Should I return the new head of the linked list?
Can the list be empty?
Can k > list.length?
Are we reversing the nodes themselves, not just swapping values?
Brute-force Approach
A simple idea is to put all nodes into an array, reverse each group of k, and then reconnect them. That works, but it uses O(n) extra space.
Optimized Approach
A better solution is to reverse the linked list in place group by group.
First, I’ll use a dummy node before the head because reversing the first group may change the head. Then for each group, I need to know two important positions: start marks the node before the current group and end marks the last node of the current group. Then I'll need a helper function that reverses the group and return the tail of the reversed group, which becomes the new start for the next group. And then in the main function we can keep moving forward and reversing each group until the end points to null.
I believe the helper function can be written recursively. The base case is that if the group only has one node left, it is already reversed. For the recursive case we need to shrink down the problem size. First I'll keep the start.next as s. Before we do the recursive call, let assume the list looking like start s t - - end. After the recursive call, the list should be start s end - - t. Then we can move s to the end of list and clean up other connections, by the three lines in the code. Finally we return s because it is the tail of the reversed list over the original list.
The time is O(n) because each node is processed once per group.
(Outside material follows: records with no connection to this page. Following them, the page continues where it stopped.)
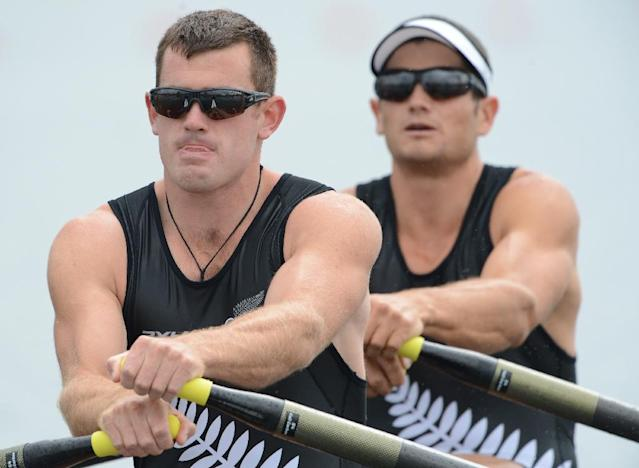 Joe Sullivan (L), a double sculls gold medalist at 2012 London Olympics, had spent plenty of time on the water in his rowing career, but found himself polishing his cycling skills when he came on board for Team New Zealand (AFP Photo/DAMIEN MEYER)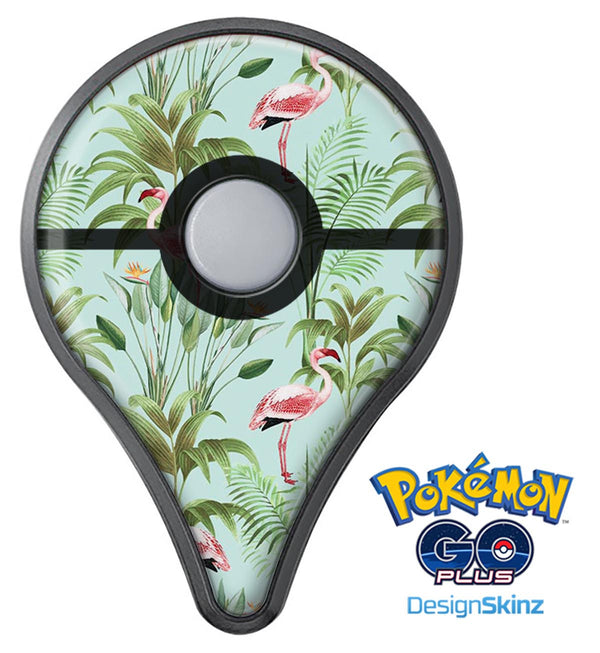 The Tropical Flamingo Scene  Pokémon GO Plus Vinyl Protective Decal Skin Kit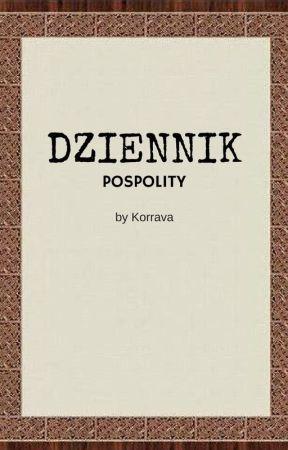 Dziennik pospolity by Korrava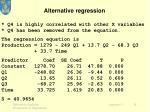 alternative regression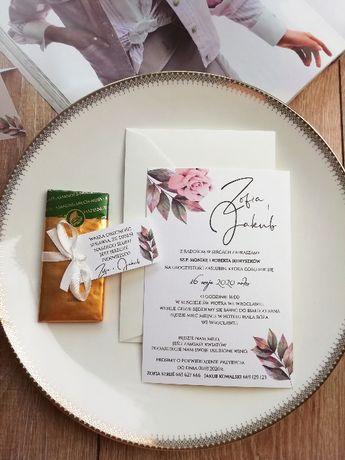 Jednokartkowe zaproszenia ślubne ślicznie z ecre kopertą HIT TANIE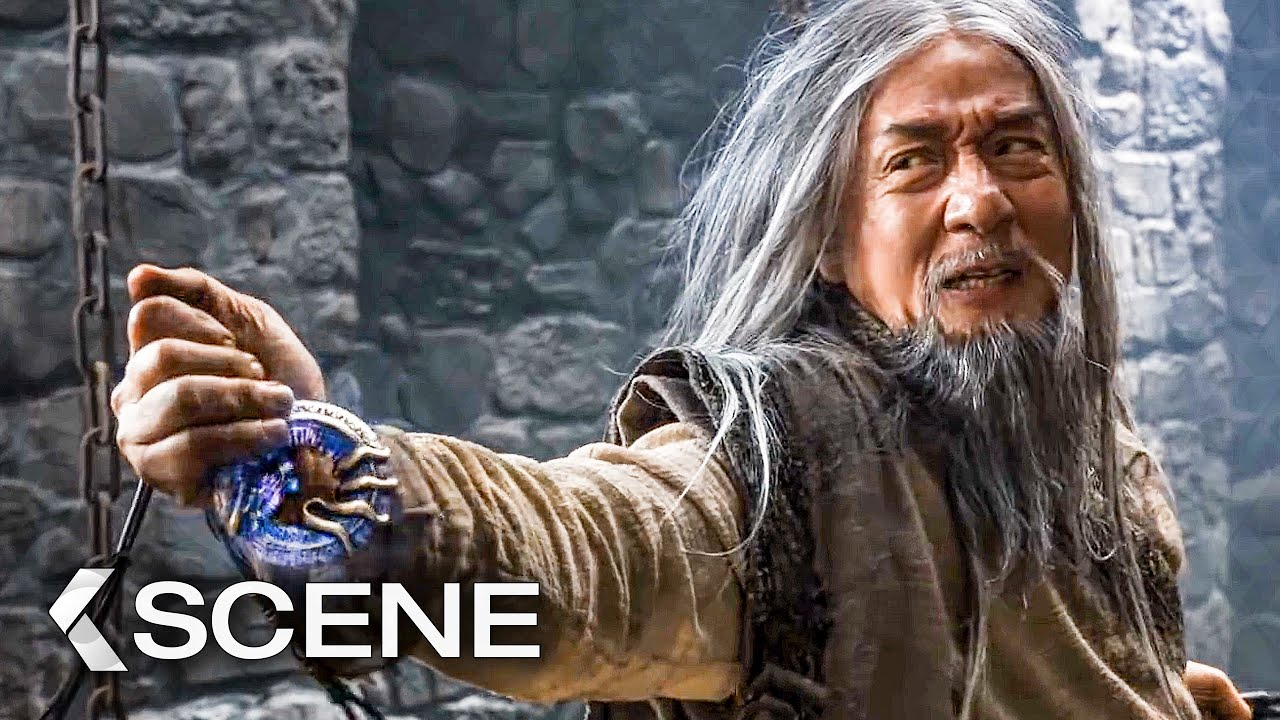 Download Jackie Chan vs Arnold Schwarzenegger Prison Escape Scene - THE IRON MASK (2020)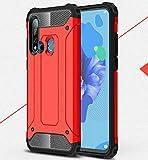 NANXCYR para Huawei P10Lite/P10/P9Lite/P8LITE2017/P9Lite2017 Funda, 2 en 1PC TPU Funda a Prueba de Golpes, para Huawei P20LITE/Nova3E/ P20/P11/P20Pro/P20Plus/P30pro,Rojo,HuaweiP9Lite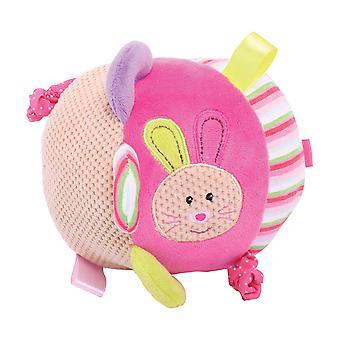 Bigjigs Toys Soft Plush Bella Activity Ball Newborn Baby Sensory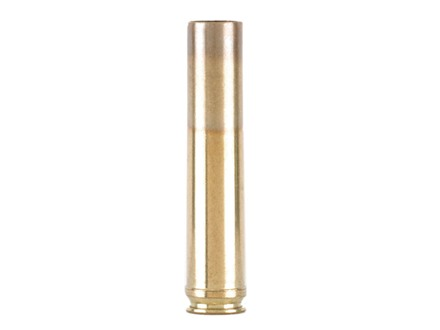 Hornady Reloading Brass 458 Winchester Magnum Box of 50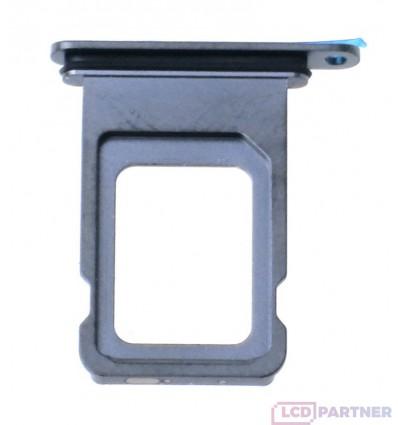 Apple iPhone Xs Max - Držiak sim šedá - originál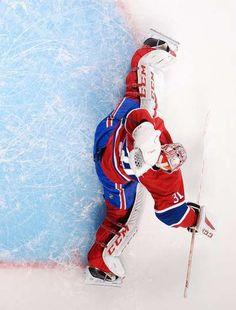 Best pictures of Carey Price's season - - Montréal Canadiens - Photos Flyers Hockey, Hockey Goalie, Hockey Teams, Ice Hockey, Hockey Players, Kings Hockey, Hockey Girls, Hockey Mom, Hockey Stuff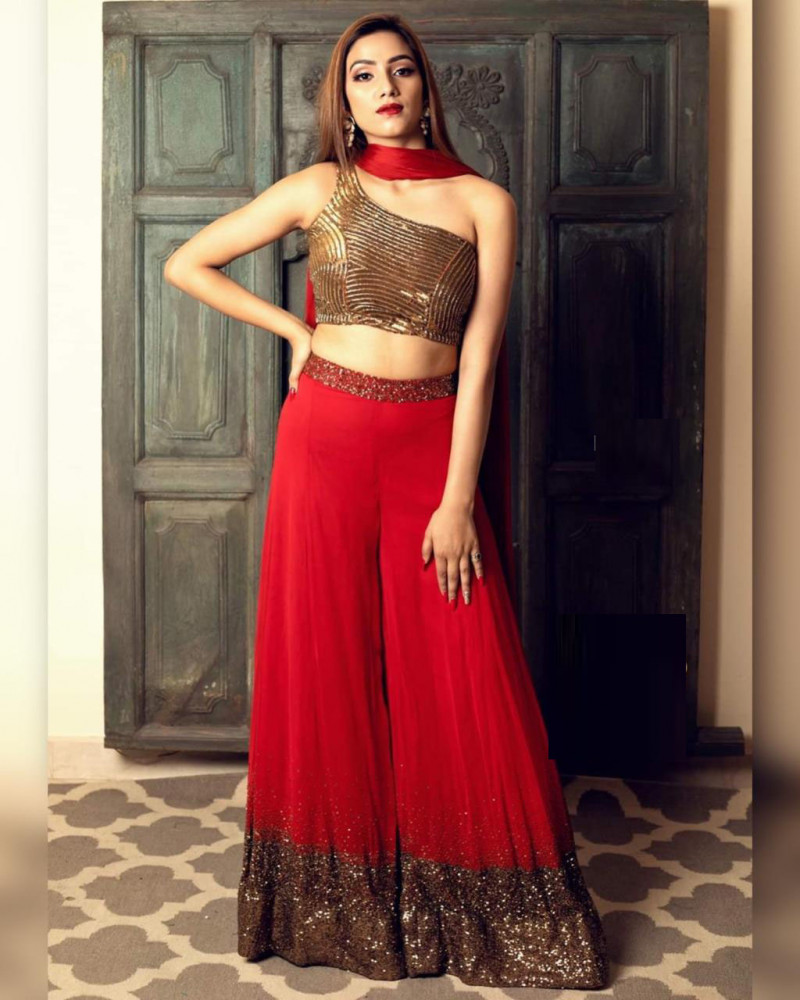 Stunning Red Stylish Palazzo Suit 2021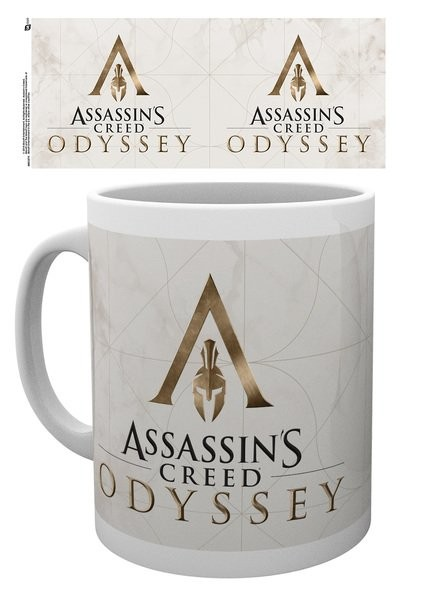 Hrnek Assassins Creed Odyssey - Logo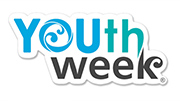 Youth Week offers something for everyone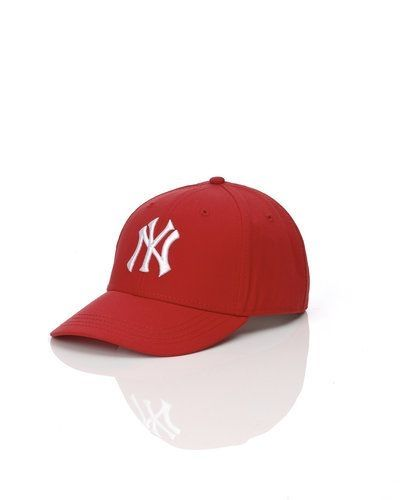 MLB 'New York Yankees' cap från Major League Baseball, Basebollkepsar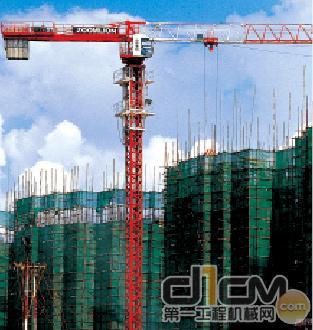 塔式起重机变幅机构的变频调速技术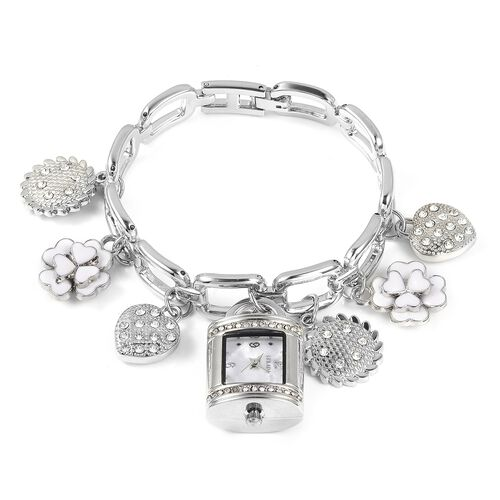 STRADA Japanese Movement White Austrian Crystal Studded Water Resistant Watch and Multi Charm Bracelet (Size 7.5)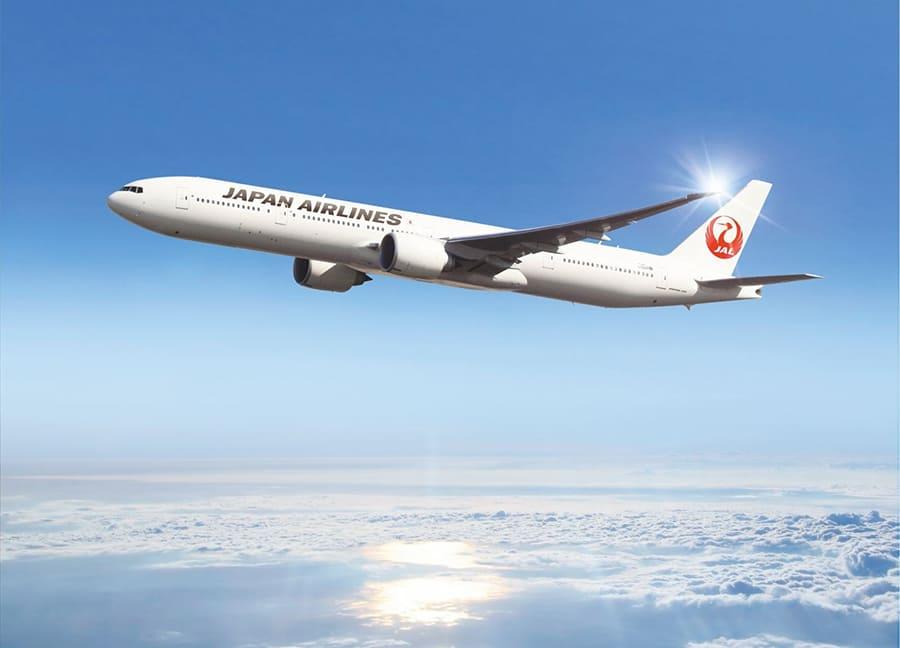 JAPAN AIRLINES triển khai giá du học/lao động/định cư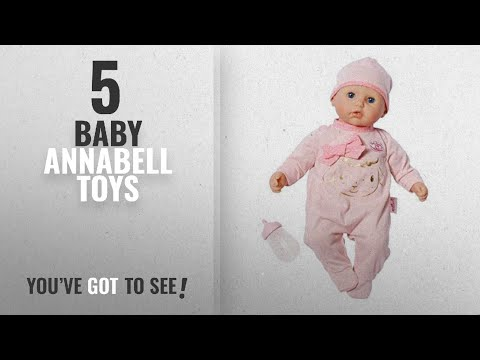 Top 10 Baby Annabell Toys [2018]: My First Baby Annabell Doll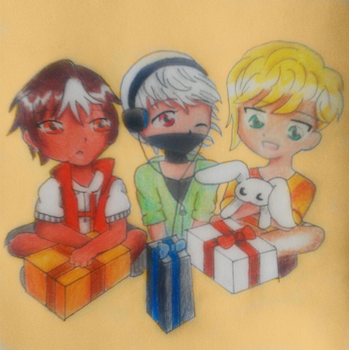 It's a Chibi Christmas! by SuperHypnoticLove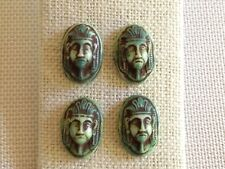 4 Vintage Egyptian PHARAOH Green, Brown Cameo GLASS CABOCHONS LOT Beads 16x11mm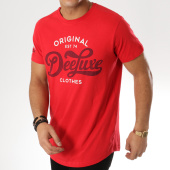 /achat-t-shirts/deeluxe-tee-shirt-grant-rouge-164098.html
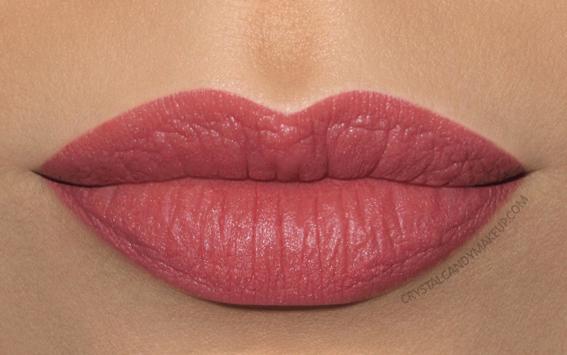 Clarins Joli Rouge Velvet Lipstick Swatch 752v rosewood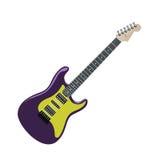 Elektrische gitaar Royalty-vrije Stock Afbeelding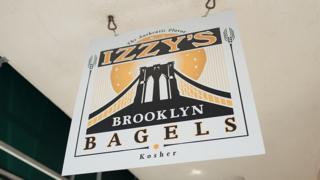 Restaurante kosher em Brooklyn, Nova York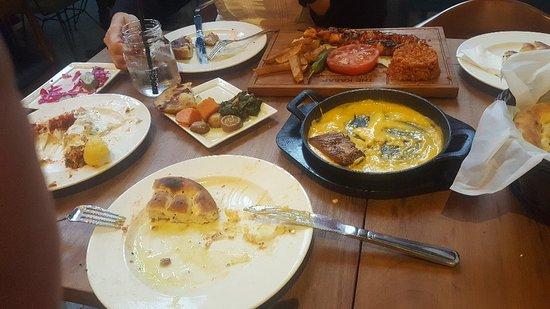 The kasap dubai restaurantbeoordelingen tripadvisor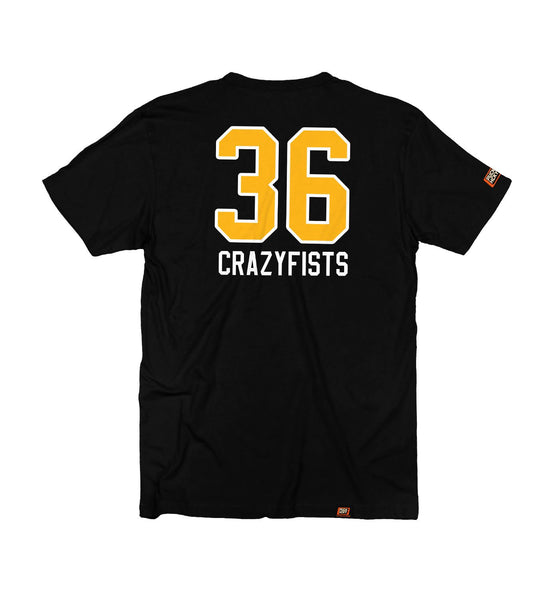 36 CRAZYFISTS 'VINTAGE ALASKA' short sleeve hockey t-shirt in black back view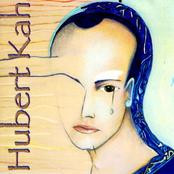 album Hubert Kah by Hubert Kah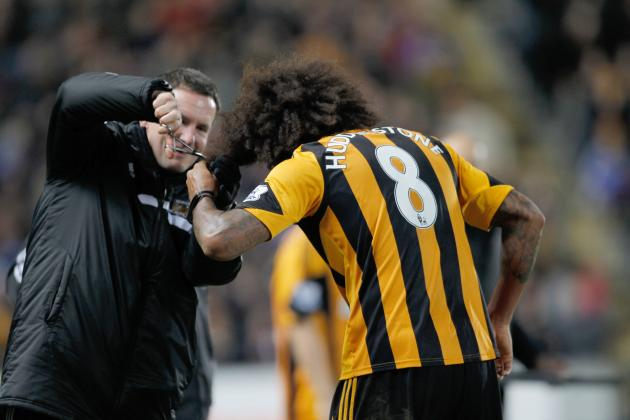 Hull City Star Tom Huddlestone's Hair Up to £1,000 on Ebay in Charity Auction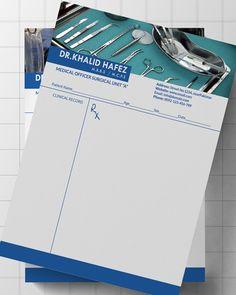 Doctor/Hospital Letterhead Corporate Identity Template #70523 Letterhead Design, Corporate Identity, Doctors, Business Cards, Medical, Templates, Logo, Board, Letterhead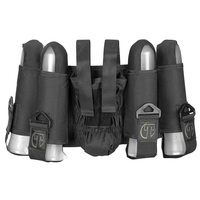 Tippmann 4 + 1 Harness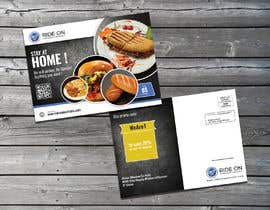 #137 for Direct mail (post card) design for home delivery service by shahinalam96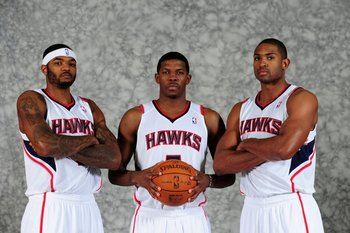 Josh Smith, Joe Johnson and Al Horford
The space is O(k) because reverseList uses recursion up to k nodes deep.
Code
/**
* Definition for singly-linked list.
* public class ListNode {
* int val;
* ListNode next;
* ListNode() {}
* ListNode(int val) { this.val = val; }
* ListNode(int val, ListNode next) { this.val = val; this.next = next; }
* }
*/
class Solution {
public ListNode reverseKGroup(ListNode head, int k) {
ListNode dummy = new ListNode(0, head);
ListNode start = dummy, end = dummy;
while (end != null) {
for (int i = 0; i < k && end != null; i++)
end = end.next;
if (end == null) break;
start = reverseList(start, end);
end = start;
}
return dummy.next;
}
// reverse a list between (start, end]
// return the tail of the reversed list
private ListNode reverseList(ListNode start, ListNode end) {
if (start.next == end)
return end;
ListNode s = start.next;
ListNode t = reverseList(s, end);
start.next = s.next;
s.next = t.next;
t.next = s;
return s;
}
// start s t - - end
// reverse (s, end]
// start s end - - t
// start end - - t s
// start end - - - s
}Follow-up
We can write reverseList in the iterative way to achieve the same in-place reversal effect while reducing the space to O(1).